Tarefas propostas.
1. Responda com base no texto sobre graphic novels:
(a) Em quantas sessões com a analista se desenrola o monólogo de Lennon?
(b) Quem traduziu "Não era você que eu esperava"?
(c) Que organização publicou a história em quadrinhos "Martin Luther King e a história de Montgomery"?
2. Escreva a continuação do texto sobre graphic novels a partir da última frase apresentada.

──────── Texto fornecido

Revelada ao longo da graphic novel, sua inspiração foi a história em quadrinhos Martin Luther King e a história de Montgomery, publicada pela FOR [sigla de The Fellowship of Reconciliation, a Irmandade da Reconciliação], “que explicava os princípios da resistência passiva e da ação não-violenta como ferramentas para a dessegregação”.

130 anos depois de abolir a escravidão, o Brasil ainda não superou o ranço escravocrata e o racismo, embora não institucionalizado, segue vigente, sob camadas de hipocrisia disfarçadas de brincadeiras e/ou não alinhamento ao politicamente correto.

Uma leitura fundamental em um país em que a classe média adora papagaiar os norte-americanos e, sob a égide de um golpe, parece querer retroceder em se tratando de direitos humanos – expressão em geral deturpada.

Lennon no divã

Lennon. Capa. Reprodução

 

Como grupo ou individualmente a vida e a obra dos Beatles são por demais conhecidas em sucessivas edições, umas bem cuidadas, outras meros caça-níqueis. Até hoje, qualquer lançamento ou relançamento envolvendo os fab four rendem cifras incalculáveis, seja na música, literatura, teatro, cinema.

A graphic novel Lennon [tradução: Fernando Scheibe; Nemo, 2017, 151 p.; R$ 39,80; leia um trecho] aborda a trajetória de John Lennon sob um ponto de vista inusitado: sucessivas visitas do astro a uma analista.

Lennon se reencontra e enfrenta fantasmas do passado, desnudando-se no traço elegante de Horne Perreard e roteiro de Eric Corbeyran, baseados no texto original de David Foenkinos, autor do livro que deu origem à HQ.

Nada é novidade para beatlemaníacos médios – ok, a expressão é uma contradição em termos –, mas mesmo para estes, vale a pena conferir Lennon, narrado em primeira pessoa e de forma quase linear.

John Lennon revela a importância de Lewis Carrol para seu processo criativo, quando os desenhos de Perreard dão conta do onírico do autor, revela a podridão, mais que o glamour, do showbiz, e é ultrarromântico ao abordar o encontro de seu protagonista com Yoko Ono.

Em 18 sessões, um monólogo – só Lennon fala, nunca há a interferência de sua analista – dá conta da biografia daquele que, ao lado de Paul McCartney, George Harrison e Ringo Starr, formou o mais importante grupo musical de todos os tempos e revolucionou para sempre a música pop.

Mesmo sem acrescer novos dados à biografia do ídolo, Lennon teria fecho perfeito se acabasse na 18ª. sessão. O epílogo é óbvio ao encerrar o álbum com o assassinato de John Lennon, quebrando o ritmo a que o leitor se acostuma logo nas primeiras páginas.

Inusitado e emocionante

Graphic novel de estreia de Fabien Toulmé traz abordagem sui generis da síndrome de down a partir da experiência real do autor

Não era você que eu esperava. Capa. Reprodução
Não era você que eu esperava. Capa. Reprodução

Não era você que eu esperava [Ce n’est pas toi que j’attendais. Tradução de Fernando Scheibe. Nemo, 2017, 254 p.; R$ 44,90], de Fabien Toulmé, é a mais emocionante graphic novel que leio em muito tempo. O traço aparentemente simples dá conta de repassar, com riqueza de detalhes, a história verídica do desenhista e os dramas em torno de uma filha com síndrome de down.

────────────────
──────── Trecho dos dados

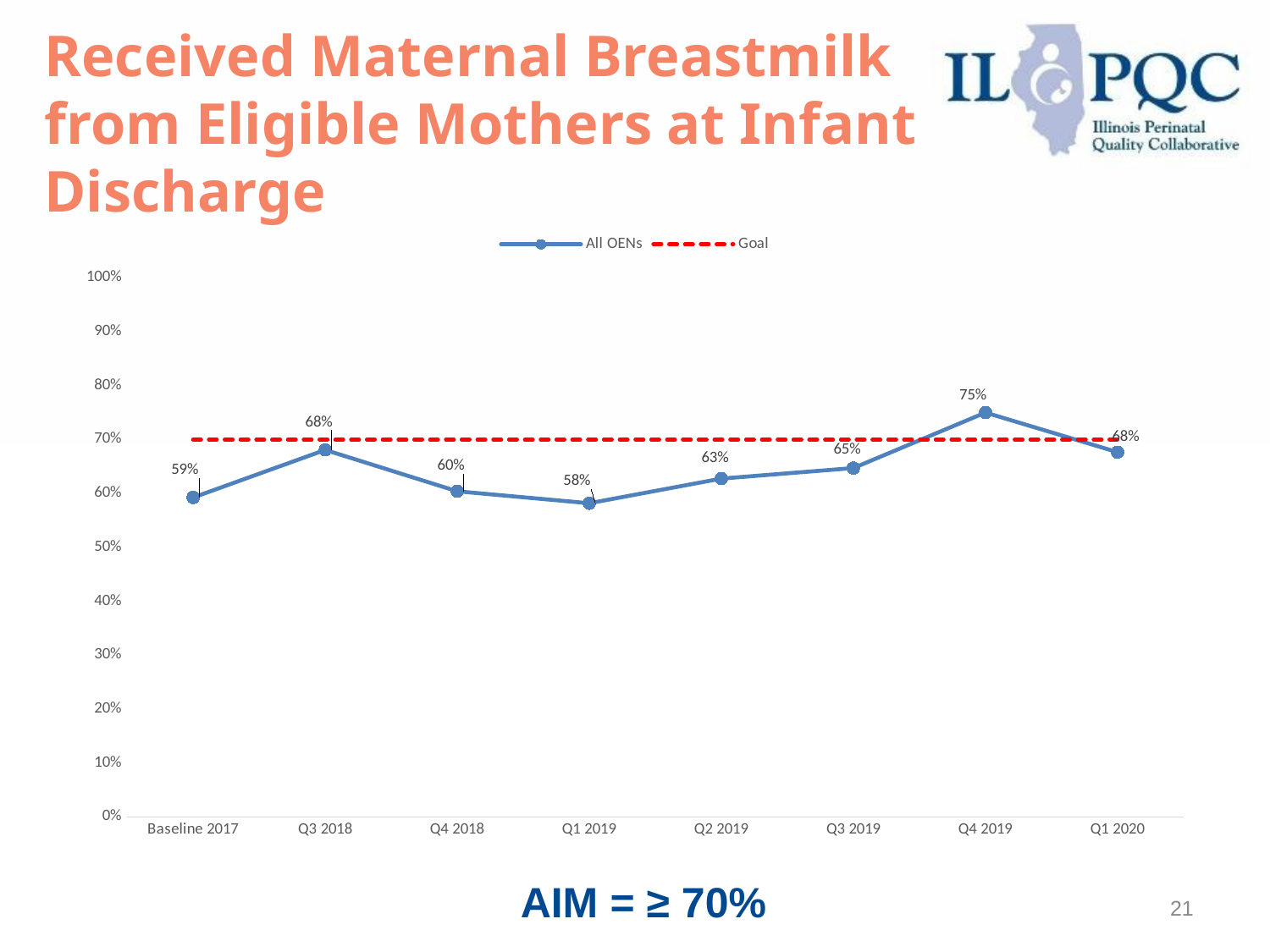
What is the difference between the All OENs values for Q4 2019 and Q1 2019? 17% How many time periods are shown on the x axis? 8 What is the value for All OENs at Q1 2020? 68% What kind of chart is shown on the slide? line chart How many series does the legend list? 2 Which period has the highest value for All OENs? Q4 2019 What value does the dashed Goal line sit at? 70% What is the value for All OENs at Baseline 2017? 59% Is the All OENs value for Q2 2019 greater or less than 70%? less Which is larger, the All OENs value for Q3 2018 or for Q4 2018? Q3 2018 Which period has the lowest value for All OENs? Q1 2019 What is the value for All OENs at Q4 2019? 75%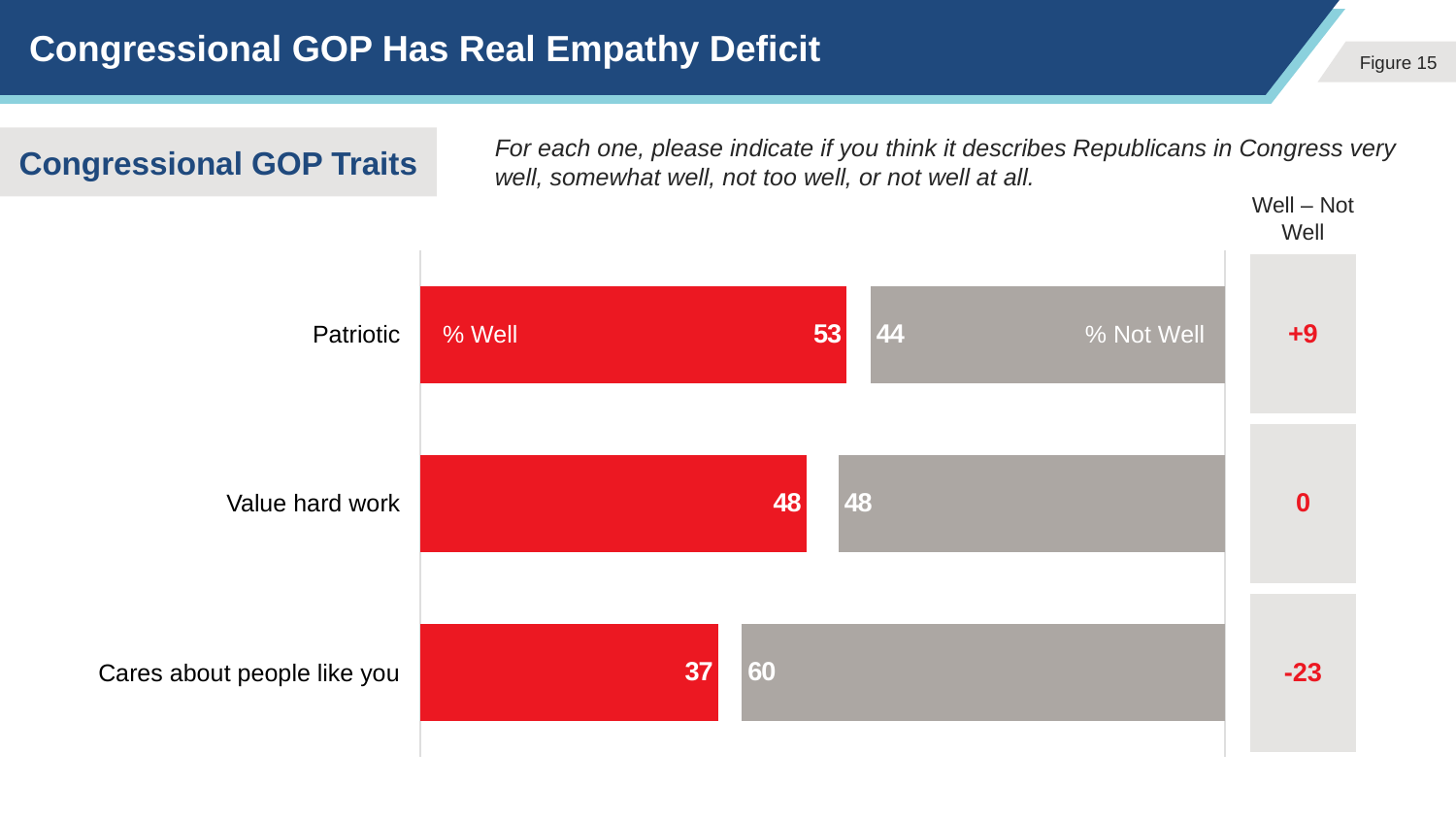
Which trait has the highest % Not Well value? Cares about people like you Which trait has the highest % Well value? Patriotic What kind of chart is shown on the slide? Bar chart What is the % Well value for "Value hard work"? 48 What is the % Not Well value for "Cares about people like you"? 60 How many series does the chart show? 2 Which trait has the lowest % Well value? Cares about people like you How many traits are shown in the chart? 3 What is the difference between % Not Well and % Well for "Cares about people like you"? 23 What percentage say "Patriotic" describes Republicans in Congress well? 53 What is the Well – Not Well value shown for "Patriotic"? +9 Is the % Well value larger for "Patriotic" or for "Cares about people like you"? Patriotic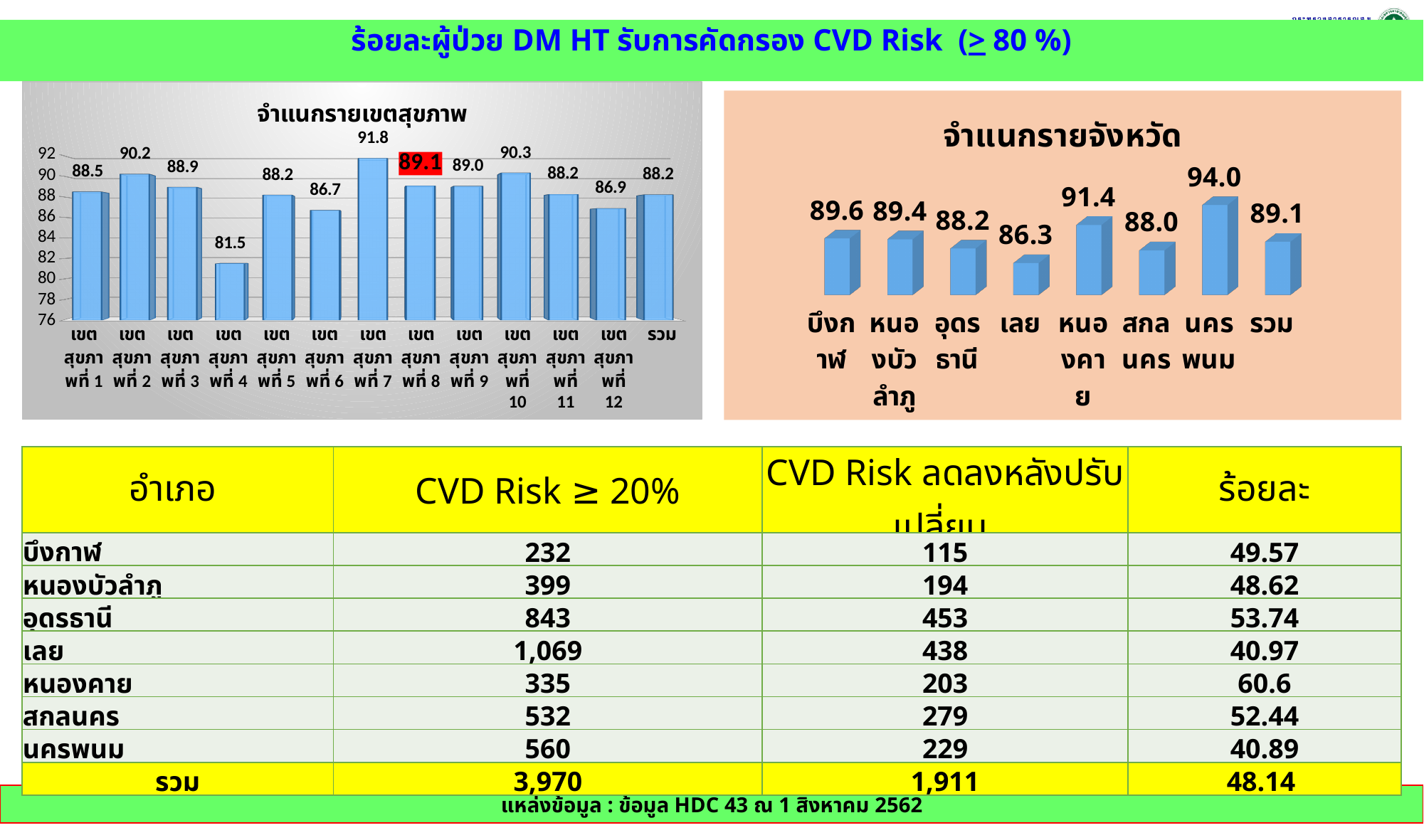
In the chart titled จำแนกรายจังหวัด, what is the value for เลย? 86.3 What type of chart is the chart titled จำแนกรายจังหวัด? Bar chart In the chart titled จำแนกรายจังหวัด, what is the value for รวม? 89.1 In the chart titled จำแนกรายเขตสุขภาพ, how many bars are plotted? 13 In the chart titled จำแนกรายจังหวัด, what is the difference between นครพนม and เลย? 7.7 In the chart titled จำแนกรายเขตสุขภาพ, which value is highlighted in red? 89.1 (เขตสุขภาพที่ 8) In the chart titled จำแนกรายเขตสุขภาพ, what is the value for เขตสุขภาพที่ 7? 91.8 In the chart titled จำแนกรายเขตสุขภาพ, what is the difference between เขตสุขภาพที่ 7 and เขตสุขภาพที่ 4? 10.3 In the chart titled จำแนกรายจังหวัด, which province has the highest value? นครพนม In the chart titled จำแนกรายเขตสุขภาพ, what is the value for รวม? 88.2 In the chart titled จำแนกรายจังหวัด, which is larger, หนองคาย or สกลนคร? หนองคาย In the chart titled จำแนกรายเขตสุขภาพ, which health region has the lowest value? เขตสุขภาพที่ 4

────────────────

Respostas dos exercícios.
1.
(a) Em 18 sessões.
(b) Fernando Scheibe.
(c) A FOR (The Fellowship of Reconciliation, a Irmandade da Reconciliação).

2.
A história acompanha a vida aventureira do francês Toulmé e sua esposa brasileira Patrícia, com a filha Louise, da gravidez aos três primeiros anos de sua segunda filha, Julia, e aborda a situação com um delicioso misto de bom humor e crueldade (desde o título) – humano, demasiadamente humano.

Toulmé morou no Brasil, onde iniciou o pré-natal de Julia. Chega a criticar o sistema brasileiro de saúde pública no auge de sua revolta com “o que o destino lhe reservou” – o que ele só descobriria após o parto, apesar de todos os exames e o excessivo zelo ao longo da gestação.

Não era você que eu esperava é bastante didático sobre a síndrome de down, com este aprendizado incorporado à trama, no que Toulmé é bastante hábil: o que aprendemos é pelo relato das buscas dele por mais informações após o diagnóstico da condição de sua filha. Duas lições básicas, de cara: quem quer tranquilidade não visita fóruns de internet sobre estes temas (ou quaisquer outros); e não adianta se preocupar muito com o futuro: de um jeito ou de outro, ele virá.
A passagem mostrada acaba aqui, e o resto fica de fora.